- _Exercise instructions_: Could you retype the listing below word for word, starting at the line that contains "Of the selection" and ending after the line that contains "From this provided"?

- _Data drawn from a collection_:
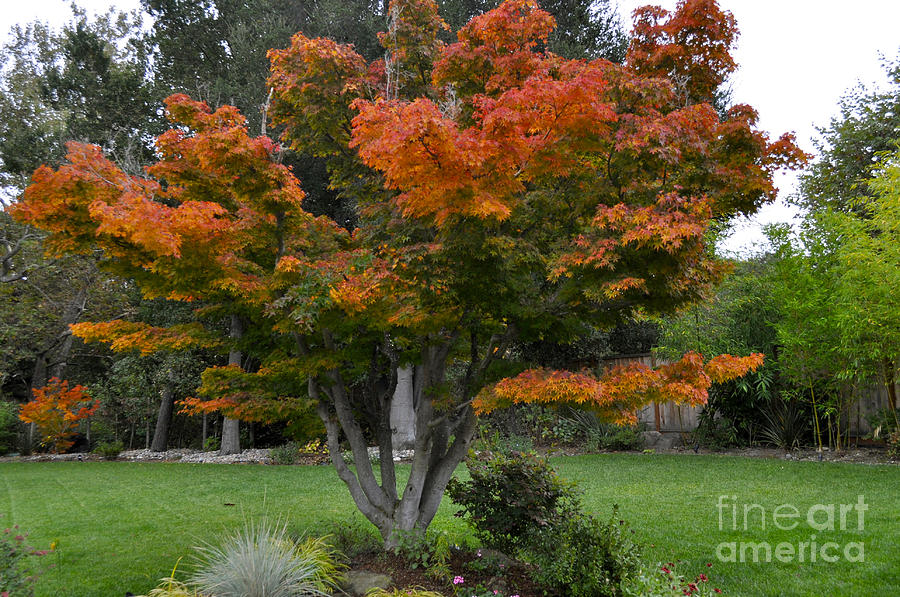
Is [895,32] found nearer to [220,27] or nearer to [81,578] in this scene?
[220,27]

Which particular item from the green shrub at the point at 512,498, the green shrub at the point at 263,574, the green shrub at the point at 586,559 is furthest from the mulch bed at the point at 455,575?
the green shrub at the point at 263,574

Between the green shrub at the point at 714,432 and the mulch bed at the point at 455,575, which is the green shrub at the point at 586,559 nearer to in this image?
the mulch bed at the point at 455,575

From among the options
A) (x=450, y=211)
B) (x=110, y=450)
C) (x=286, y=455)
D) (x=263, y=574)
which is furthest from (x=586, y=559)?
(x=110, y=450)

* * *

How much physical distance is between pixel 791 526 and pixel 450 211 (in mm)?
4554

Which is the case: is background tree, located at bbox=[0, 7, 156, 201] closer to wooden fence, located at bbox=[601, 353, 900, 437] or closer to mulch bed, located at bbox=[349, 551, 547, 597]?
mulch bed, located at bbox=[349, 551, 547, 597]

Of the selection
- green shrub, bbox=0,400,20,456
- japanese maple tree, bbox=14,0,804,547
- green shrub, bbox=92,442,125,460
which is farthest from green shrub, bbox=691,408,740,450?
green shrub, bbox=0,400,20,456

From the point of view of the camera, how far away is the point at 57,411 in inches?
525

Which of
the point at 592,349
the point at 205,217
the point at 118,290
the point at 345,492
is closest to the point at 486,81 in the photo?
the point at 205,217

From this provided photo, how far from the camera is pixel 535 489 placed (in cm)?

- _Output for this exercise_:
Of the selection
- green shrub, bbox=0,400,20,456
- japanese maple tree, bbox=14,0,804,547
- green shrub, bbox=92,442,125,460
which is farthest from green shrub, bbox=691,408,740,450?
green shrub, bbox=0,400,20,456

From the point of view of the camera, how far away is the point at 57,411 in inches?
525

Which of
the point at 592,349
the point at 205,217
the point at 118,290
the point at 345,492
is closest to the point at 486,81 in the photo?
the point at 205,217

From this provided photo, how far from the camera is pixel 535 489 placed (in cm)?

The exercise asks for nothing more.